* [GIVEN INSTRUCTION A]: Decide whether each statement agrees with the Minimum Window Substring write-up: (i) the problem's difficulty is listed as Medium; (ii) because the characters might repeat, a hashtable or counter is needed in place of a set; (iii) the sliding window begins with a length of 0. For each, answer yes or no and quote the deciding words of the write-up.

* [READING TEXT]:
Leetcode Problem - Minimum Window Substring

Problem link: https://leetcode.com/problems/minimum-window-substring/
Difficulty: Hard
Category: Strings

Step 1: Grasping the Problem

A strings text and characters is given. We need to return the smallest substring of text which contains all the characters in characters.

The problem would have been easier if it said all the characters is the string characters will be unique. Then we could just manage a set and push characters from text until we get all the characters. But as the characters might not be unique, instead of set, we will need a hashtable/counter to keep track of the frequencies of each characters we encounter in string text.

A substring is a sequential subset of the given string text. And we need to minimize this sequential subset to as small as possible. This tells us that a sliding window minimization approach is best to solve this problem.

We will try to keep the sliding window as small as possible. For this, first we need to start the window with 0 length. We will have to option other than increasing the window size until a valid substring is found. Whenever substring is found, we will keep it as a potential result and try shrinking the window for smaller substring. When we cannot shrink the window, we will start increasing it again until the right bound of the window reaches the end.

* [DATA SHOWN]:
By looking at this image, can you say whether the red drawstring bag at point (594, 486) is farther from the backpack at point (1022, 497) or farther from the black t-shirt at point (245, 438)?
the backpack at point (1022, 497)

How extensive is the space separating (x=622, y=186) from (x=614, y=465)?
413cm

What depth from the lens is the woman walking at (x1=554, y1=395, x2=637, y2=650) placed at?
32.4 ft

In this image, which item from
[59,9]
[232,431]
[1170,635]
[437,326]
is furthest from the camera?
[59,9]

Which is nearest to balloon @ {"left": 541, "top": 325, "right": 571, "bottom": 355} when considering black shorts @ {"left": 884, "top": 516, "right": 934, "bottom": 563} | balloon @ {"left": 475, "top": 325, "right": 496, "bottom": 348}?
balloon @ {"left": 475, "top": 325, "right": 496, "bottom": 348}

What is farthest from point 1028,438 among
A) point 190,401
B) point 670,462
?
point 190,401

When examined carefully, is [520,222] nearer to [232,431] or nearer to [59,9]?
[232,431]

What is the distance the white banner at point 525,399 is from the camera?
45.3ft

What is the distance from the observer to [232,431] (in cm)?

* * *

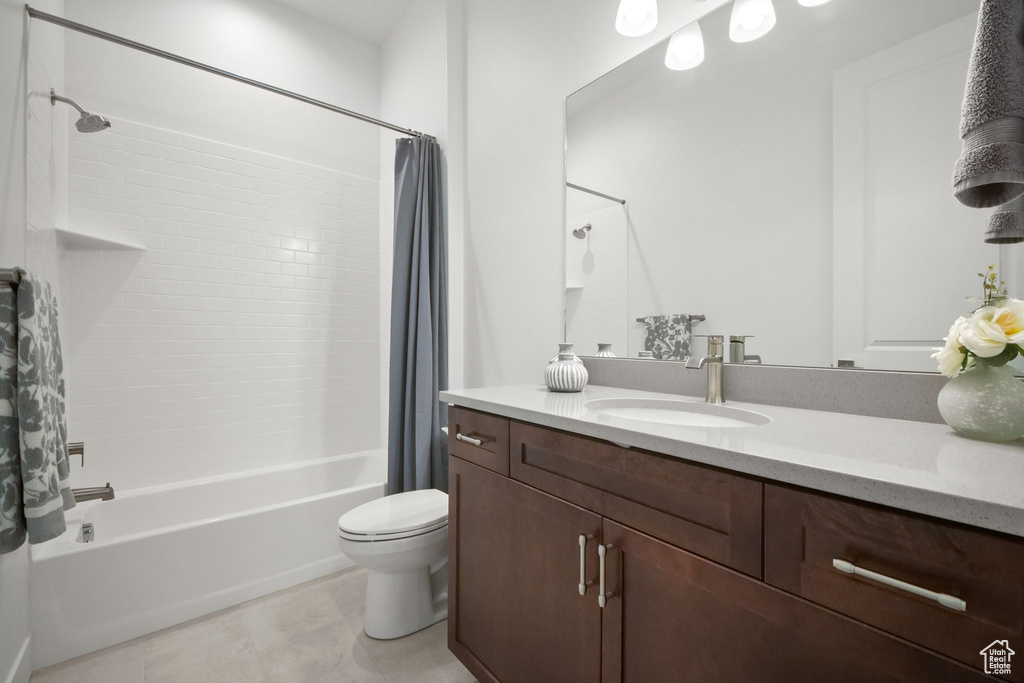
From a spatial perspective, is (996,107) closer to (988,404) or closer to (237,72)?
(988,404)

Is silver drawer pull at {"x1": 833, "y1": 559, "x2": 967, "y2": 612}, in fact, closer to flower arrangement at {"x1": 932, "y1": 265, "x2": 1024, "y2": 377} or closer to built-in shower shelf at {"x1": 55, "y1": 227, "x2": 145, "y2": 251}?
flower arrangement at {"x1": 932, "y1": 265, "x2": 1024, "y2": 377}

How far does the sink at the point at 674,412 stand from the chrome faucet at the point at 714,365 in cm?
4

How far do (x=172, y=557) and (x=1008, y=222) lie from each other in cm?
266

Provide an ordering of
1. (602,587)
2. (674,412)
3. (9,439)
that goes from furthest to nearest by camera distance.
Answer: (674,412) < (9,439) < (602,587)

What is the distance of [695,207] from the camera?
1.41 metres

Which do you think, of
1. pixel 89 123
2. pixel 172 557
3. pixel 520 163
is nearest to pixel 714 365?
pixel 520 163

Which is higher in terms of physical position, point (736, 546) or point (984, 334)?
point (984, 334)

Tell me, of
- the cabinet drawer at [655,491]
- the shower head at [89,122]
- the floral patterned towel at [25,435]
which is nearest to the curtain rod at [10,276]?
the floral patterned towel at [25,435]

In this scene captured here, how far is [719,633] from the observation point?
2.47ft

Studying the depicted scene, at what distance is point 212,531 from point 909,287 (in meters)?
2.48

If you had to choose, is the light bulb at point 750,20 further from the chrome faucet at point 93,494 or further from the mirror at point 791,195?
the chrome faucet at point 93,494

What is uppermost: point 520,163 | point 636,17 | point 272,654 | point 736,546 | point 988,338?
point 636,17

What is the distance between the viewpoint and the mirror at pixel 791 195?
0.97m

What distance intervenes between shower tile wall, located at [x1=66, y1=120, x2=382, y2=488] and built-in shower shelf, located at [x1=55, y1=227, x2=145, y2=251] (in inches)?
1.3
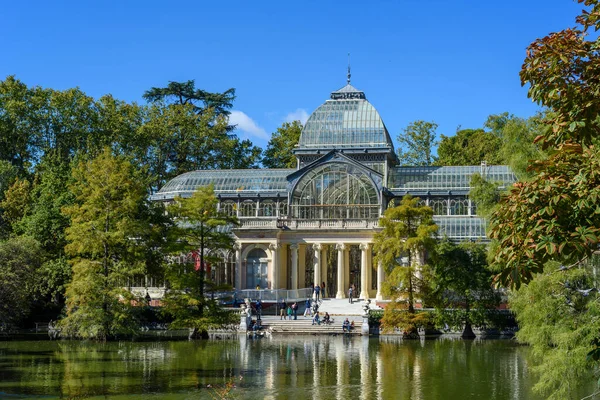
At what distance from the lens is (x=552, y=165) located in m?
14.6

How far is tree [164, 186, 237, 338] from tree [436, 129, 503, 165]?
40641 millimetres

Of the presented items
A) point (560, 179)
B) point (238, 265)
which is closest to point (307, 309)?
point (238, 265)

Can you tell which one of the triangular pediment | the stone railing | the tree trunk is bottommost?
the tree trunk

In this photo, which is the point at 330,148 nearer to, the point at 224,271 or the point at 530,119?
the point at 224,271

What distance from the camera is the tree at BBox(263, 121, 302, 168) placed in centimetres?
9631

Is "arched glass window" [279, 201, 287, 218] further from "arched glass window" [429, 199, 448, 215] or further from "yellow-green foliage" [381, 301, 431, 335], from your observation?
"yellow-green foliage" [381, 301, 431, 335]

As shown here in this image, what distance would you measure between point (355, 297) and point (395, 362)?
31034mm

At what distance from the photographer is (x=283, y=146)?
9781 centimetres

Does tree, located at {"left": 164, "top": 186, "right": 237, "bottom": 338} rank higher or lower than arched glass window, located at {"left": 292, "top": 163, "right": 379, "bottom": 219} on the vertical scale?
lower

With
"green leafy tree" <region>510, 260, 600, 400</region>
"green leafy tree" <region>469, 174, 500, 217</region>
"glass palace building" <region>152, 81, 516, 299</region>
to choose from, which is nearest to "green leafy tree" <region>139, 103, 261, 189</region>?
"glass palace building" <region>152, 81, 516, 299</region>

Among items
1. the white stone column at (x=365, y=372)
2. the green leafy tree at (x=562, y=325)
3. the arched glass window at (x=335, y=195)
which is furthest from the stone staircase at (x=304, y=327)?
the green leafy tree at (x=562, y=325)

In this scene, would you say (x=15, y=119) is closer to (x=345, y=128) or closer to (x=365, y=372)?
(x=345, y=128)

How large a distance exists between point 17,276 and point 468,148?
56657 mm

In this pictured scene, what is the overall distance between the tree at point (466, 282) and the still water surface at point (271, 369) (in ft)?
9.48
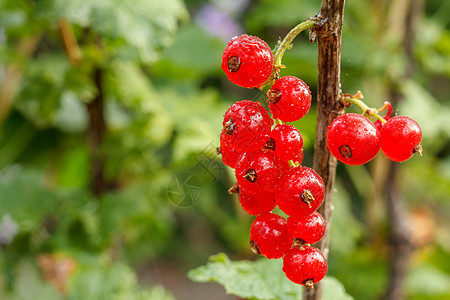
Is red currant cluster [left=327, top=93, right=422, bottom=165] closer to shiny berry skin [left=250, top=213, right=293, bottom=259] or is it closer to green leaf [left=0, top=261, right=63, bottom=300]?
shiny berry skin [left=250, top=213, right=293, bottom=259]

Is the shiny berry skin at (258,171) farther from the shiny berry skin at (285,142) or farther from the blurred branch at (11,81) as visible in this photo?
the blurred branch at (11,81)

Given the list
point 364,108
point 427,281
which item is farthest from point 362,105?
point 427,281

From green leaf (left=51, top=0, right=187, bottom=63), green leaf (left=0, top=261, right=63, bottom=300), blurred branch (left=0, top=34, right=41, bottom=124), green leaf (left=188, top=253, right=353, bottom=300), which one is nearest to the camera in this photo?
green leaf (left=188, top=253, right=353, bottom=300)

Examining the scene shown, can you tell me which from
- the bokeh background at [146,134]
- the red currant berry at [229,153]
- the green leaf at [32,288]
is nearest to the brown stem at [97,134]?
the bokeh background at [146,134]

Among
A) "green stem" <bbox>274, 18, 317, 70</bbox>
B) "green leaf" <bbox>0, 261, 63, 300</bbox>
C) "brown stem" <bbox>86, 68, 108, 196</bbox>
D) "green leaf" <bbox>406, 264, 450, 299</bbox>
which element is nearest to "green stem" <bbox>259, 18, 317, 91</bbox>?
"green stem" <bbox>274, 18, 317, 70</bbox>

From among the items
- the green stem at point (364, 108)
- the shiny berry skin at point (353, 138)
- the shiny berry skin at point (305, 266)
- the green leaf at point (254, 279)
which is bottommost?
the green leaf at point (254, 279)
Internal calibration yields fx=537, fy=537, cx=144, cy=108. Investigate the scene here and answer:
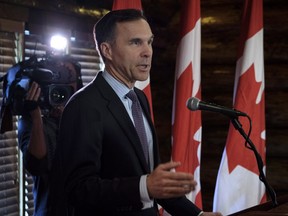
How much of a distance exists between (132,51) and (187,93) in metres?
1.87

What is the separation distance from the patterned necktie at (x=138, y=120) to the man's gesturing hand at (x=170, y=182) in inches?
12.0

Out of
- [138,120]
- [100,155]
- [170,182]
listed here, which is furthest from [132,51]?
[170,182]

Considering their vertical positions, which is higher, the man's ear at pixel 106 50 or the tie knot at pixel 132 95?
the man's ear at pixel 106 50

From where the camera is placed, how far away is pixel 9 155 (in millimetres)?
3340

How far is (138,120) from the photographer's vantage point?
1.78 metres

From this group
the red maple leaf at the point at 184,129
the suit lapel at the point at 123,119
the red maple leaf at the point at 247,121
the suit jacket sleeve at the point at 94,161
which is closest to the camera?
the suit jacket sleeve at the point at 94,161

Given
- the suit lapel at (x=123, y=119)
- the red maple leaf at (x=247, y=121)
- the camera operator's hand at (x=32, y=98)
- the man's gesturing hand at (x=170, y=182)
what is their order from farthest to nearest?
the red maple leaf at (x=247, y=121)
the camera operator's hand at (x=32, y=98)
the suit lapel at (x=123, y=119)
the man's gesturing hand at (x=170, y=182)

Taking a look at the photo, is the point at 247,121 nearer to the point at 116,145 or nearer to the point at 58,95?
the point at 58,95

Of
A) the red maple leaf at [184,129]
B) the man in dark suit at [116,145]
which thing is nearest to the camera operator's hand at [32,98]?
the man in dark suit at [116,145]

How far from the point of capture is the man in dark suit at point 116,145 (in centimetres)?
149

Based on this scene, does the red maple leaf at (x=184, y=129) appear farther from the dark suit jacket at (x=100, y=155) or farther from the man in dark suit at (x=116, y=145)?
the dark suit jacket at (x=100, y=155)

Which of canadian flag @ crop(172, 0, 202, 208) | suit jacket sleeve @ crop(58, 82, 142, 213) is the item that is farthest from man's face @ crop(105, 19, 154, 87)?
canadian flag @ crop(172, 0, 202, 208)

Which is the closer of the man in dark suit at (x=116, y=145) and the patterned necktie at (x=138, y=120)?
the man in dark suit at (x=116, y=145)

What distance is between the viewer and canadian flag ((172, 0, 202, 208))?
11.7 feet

---

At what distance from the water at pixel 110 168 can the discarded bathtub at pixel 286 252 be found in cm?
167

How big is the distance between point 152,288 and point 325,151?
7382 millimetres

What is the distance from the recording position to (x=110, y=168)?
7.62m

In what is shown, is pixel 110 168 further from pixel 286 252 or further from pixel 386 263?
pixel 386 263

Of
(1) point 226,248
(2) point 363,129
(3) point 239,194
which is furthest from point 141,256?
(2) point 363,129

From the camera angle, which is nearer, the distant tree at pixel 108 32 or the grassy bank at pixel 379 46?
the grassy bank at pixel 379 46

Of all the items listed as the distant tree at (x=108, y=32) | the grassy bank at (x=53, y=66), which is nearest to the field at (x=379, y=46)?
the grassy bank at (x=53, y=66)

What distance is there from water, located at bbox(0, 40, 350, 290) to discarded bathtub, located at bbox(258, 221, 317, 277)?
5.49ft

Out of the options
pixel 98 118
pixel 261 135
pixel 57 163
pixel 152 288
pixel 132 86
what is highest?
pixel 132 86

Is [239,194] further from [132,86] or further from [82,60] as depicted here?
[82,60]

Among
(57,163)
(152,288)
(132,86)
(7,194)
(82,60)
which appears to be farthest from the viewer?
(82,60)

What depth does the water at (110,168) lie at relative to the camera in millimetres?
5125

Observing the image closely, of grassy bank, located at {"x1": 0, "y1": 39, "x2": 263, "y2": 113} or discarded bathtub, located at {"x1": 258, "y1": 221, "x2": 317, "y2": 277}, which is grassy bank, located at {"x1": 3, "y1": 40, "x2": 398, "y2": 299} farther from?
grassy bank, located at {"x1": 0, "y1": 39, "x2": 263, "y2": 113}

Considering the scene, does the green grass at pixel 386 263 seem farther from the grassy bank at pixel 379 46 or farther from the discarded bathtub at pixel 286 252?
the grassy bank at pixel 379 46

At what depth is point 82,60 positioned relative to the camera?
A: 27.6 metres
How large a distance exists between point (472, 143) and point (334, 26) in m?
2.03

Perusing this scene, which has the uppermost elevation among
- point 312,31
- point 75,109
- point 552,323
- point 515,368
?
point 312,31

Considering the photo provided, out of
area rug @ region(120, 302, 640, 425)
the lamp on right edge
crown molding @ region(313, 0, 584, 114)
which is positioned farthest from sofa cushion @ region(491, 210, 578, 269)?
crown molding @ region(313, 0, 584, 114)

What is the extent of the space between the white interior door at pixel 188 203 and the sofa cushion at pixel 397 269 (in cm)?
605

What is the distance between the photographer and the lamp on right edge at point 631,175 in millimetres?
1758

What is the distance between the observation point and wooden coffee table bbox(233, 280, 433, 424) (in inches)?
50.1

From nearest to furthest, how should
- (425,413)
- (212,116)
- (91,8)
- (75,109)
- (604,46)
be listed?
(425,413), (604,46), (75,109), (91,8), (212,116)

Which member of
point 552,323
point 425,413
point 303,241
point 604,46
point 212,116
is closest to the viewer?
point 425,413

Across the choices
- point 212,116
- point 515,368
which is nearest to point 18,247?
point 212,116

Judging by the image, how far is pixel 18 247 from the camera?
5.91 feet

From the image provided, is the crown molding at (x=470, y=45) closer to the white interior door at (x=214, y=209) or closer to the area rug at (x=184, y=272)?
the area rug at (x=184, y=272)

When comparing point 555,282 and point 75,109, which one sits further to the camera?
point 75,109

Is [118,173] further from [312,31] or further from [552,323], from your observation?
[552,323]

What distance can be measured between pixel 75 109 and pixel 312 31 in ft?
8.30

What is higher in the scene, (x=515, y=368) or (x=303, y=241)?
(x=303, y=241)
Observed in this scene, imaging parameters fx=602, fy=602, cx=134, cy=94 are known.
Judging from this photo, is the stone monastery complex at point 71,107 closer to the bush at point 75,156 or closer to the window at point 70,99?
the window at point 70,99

* [GIVEN INSTRUCTION B]: Gather every line of the records that contains the string "lamp". Case counts.

* [PROBLEM SOLUTION A]:
(i) No: "Difficulty: Hard"
(ii) Yes: "as the characters might not be unique, instead of set, we will need a hashtable/counter to keep track of the frequencies of each characters we encounter in string text"
(iii) Yes: "first we need to start the window with 0 length"

* [PROBLEM SOLUTION B]:
the lamp on right edge
What is the distance between the photographer and the lamp on right edge at point 631,175 in millimetres?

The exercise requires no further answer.